This delicious carrot soup recipe is perfect for winter or early spring — hearty and refreshing at the same time with a tasty blend of carrots, ginger, orange zest and spices. Even better, it can be thrown together in the morning and simmered all day in the slow cooker. When you’re ready to eat, blend it with a stick blender right in the cooker, adjust the seasonings and enjoy. A green salad and some warm bread complete the meal perfectly.
This is one of those recipes that I used to make all the time when Jon and I were childless, but I really wasn’t sure how the kids would feel about it. Boy, was that a mistake. I finally got up the nerve to make this soup last week and they scraped their bowls clean. Just goes to show, kids can be surprisingly great eaters if you give them a chance. I topped theirs with a dollop of Greek Yogurt, which added a pretty swirl. Jon loads his up with Sriracha for extra zing.
However you top it, its a tasty, simple and budget friendly recipe!

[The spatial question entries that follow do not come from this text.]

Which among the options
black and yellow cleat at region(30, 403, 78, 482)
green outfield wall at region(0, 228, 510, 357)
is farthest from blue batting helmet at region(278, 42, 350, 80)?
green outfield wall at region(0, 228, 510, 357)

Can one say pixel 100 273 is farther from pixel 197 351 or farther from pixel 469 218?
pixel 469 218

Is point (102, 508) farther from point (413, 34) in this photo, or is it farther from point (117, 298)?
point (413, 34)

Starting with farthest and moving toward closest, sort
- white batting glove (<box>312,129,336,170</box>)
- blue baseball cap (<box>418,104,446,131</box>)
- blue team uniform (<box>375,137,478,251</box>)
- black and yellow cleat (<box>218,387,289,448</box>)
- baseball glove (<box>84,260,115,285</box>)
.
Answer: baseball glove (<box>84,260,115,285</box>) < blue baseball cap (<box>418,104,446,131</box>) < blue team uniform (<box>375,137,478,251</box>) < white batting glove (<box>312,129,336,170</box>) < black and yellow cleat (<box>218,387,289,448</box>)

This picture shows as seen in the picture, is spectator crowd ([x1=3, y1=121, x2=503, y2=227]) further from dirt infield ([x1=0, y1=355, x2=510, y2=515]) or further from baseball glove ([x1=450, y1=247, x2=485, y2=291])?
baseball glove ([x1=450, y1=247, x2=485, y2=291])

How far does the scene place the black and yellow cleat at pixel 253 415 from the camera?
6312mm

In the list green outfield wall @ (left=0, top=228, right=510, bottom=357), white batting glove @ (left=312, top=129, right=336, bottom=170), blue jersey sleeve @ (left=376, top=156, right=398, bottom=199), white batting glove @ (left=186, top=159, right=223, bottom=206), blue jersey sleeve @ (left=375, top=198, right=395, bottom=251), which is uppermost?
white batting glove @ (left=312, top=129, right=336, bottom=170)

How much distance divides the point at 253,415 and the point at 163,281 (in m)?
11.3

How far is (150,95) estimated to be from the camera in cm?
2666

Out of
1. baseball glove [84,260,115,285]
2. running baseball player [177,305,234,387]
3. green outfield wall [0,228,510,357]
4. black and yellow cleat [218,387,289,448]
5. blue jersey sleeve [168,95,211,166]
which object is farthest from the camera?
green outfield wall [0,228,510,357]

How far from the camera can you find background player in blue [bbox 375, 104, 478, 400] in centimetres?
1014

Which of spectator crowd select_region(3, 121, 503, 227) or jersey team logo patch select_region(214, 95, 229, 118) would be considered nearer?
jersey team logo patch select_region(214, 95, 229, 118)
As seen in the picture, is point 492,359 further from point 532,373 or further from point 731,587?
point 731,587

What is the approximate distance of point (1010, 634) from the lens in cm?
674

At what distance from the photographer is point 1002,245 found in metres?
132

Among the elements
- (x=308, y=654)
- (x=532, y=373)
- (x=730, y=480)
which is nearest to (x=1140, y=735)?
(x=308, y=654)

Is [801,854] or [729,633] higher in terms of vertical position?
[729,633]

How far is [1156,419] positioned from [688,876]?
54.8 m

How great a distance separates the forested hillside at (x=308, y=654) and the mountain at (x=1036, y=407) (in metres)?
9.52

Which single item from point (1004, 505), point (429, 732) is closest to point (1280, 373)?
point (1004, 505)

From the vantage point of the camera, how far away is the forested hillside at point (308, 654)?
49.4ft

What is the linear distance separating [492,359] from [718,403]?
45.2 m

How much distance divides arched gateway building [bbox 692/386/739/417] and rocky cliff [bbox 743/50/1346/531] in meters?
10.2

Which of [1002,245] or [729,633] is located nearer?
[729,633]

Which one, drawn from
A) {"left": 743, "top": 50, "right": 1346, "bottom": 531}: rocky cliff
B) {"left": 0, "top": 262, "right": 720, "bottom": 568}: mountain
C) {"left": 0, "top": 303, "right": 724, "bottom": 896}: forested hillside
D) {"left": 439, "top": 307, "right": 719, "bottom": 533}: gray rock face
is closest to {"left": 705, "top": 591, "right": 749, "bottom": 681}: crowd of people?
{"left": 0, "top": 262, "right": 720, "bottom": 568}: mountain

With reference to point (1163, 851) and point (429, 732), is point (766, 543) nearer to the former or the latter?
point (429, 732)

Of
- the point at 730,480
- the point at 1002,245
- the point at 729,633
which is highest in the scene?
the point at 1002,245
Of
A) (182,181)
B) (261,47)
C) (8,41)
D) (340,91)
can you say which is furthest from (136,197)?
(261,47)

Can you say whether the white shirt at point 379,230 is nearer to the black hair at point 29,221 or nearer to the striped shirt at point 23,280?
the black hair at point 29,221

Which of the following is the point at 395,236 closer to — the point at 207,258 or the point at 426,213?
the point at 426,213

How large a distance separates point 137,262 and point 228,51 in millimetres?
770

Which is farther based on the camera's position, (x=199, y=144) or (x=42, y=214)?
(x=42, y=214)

Slow Cooker Carrot Ginger Soup
2 small shallots, sliced in half
1 lb. carrots, peeled and chopped into 1 inch pieces
1 medium sweet potato, peeled and chopped into 1 inch pieces
zest of half of an orange, finely minced
juice from one orange
1 inch piece of fresh ginger, peeled and finely minced
4 cups chicken broth, preferably homemade
1/2 tsp. ground cumin
2 Tbs half & half
1 Tbs. brown sugar
1 tsp. soy sauce
1 tsp. siracha hot sauce
salt & pepper to taste
Combine first six ingredients in the insert of a slow cooker. Cover and cook on low for up to 8 hours or on high for 4 hours, until the vegetables are tender. Use a stick blender to puree the soup directly in the slow cooker, or puree in batches in a regular blender. Add half & half, brown sugar, soy sauce and hot sauce. Add salt & pepper (and, if needed, adjust cumin, hot sauce or brown sugar to taste).